「ダーイ、ダーイ」と「マイペンライ」
暖かかった年末年始でしたが、チェンマイの乾季がやってきた!と感じる昨今です。朝早く散歩に出ると吐く息が白くなり、ダウンにパーカーにタイツにマフラーなどなど、日本での防寒具がしっかり役にたち、そして朝晩の空はキリリとしていてとても気持ち良い空気。夜の星空や明け方の空の色は本当に綺麗です。日中のそれなりの暑さとの寒暖の差が激しく、風邪をひく人も多い季節。でもバーンロムサイの子どもたちは誰一人風邪もひかず元気に2016年を迎えています。

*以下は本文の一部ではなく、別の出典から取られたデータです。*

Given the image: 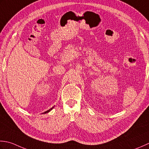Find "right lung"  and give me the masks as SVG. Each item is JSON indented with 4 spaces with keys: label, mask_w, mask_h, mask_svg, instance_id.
<instances>
[{
    "label": "right lung",
    "mask_w": 149,
    "mask_h": 149,
    "mask_svg": "<svg viewBox=\"0 0 149 149\" xmlns=\"http://www.w3.org/2000/svg\"><path fill=\"white\" fill-rule=\"evenodd\" d=\"M54 108V107H53L52 108H51L50 109H49V110H47V111H45V112H44V113H43V114H45V113H49V112H50L51 110H52V109Z\"/></svg>",
    "instance_id": "right-lung-1"
}]
</instances>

私は最初特にタイが好きというわけではなく、辛い料理は大好き!というくらいで、ここバーンロムサイで働き始めたのですが、チェンマイの水があっていたのでしょうか・・?! 気が付いたら11年も住んでいます。そしてこの国に長く居る事が出来る理由は、「ダーイ、ダーイ」と「マイペンライ」なのかな、と感じるのです。

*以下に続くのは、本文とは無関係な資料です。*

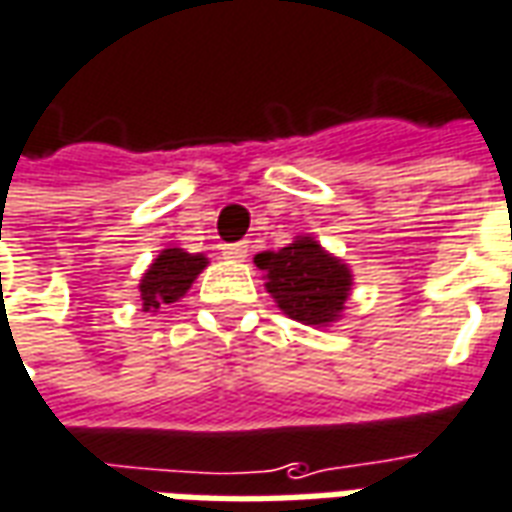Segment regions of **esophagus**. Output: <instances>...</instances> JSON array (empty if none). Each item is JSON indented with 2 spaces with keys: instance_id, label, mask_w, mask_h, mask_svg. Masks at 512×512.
Segmentation results:
<instances>
[{
  "instance_id": "esophagus-1",
  "label": "esophagus",
  "mask_w": 512,
  "mask_h": 512,
  "mask_svg": "<svg viewBox=\"0 0 512 512\" xmlns=\"http://www.w3.org/2000/svg\"><path fill=\"white\" fill-rule=\"evenodd\" d=\"M223 259H228V262H245V259H248V242L226 245V248H223Z\"/></svg>"
}]
</instances>
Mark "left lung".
Instances as JSON below:
<instances>
[{
    "label": "left lung",
    "instance_id": "obj_1",
    "mask_svg": "<svg viewBox=\"0 0 512 512\" xmlns=\"http://www.w3.org/2000/svg\"><path fill=\"white\" fill-rule=\"evenodd\" d=\"M253 264L264 273V289L289 320L331 328L342 320L353 289V270L314 237H295L281 250H262Z\"/></svg>",
    "mask_w": 512,
    "mask_h": 512
}]
</instances>
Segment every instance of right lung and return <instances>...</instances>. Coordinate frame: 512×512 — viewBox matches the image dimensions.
<instances>
[{"label": "right lung", "instance_id": "obj_1", "mask_svg": "<svg viewBox=\"0 0 512 512\" xmlns=\"http://www.w3.org/2000/svg\"><path fill=\"white\" fill-rule=\"evenodd\" d=\"M209 264L204 253H187L184 248H165L148 264V270L140 278V300L143 311L157 314L159 308L176 303L187 295L192 281L204 273Z\"/></svg>", "mask_w": 512, "mask_h": 512}]
</instances>
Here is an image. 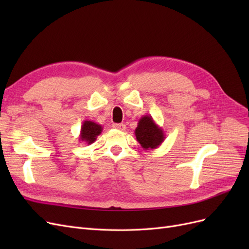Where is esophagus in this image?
<instances>
[{"instance_id":"esophagus-1","label":"esophagus","mask_w":249,"mask_h":249,"mask_svg":"<svg viewBox=\"0 0 249 249\" xmlns=\"http://www.w3.org/2000/svg\"><path fill=\"white\" fill-rule=\"evenodd\" d=\"M114 129H117L119 131H124L125 130V124H113Z\"/></svg>"}]
</instances>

「ダーイ、ダーイ」は何か相談やお願いごとをした時に「できる、できる」と、自信を持って「お任せください」くらいの勢いで答えてくれる時に良く聞きます。この時の安心感はかなりあるのですが、それが本当にできるかできないかはまた別の話し。でもたとえそれが何かの理由で出来なくても、殆どの人が「ごめんなさい」とは言わず、「マイペンライ=大丈夫、大丈夫」となるのです。なんであなたに「大丈夫」と言われなくてはならないのだ!と、もちろん腹がたつこともありましたし、「まずは謝るべきなんじゃないか!!」と思う事もありましたが、でもあまりの悪気のなさに、なんとなくこちらも「ま、いいか」と思ってしまうのです。
そしてこの「ダーイ、ダーイ」(なんとなく近くに居るタイ人の多くがダブルでダーイを使います)に「マイペンライ」をくっつけると、「全然平気、心配することなんかな〜んにもないから」というさらに強力な言葉になるのですが、それでもダメだった場合、謝らず、そして「マイペンライ」で終わります。人にもよりますが何故か憎めないのがここタイランド。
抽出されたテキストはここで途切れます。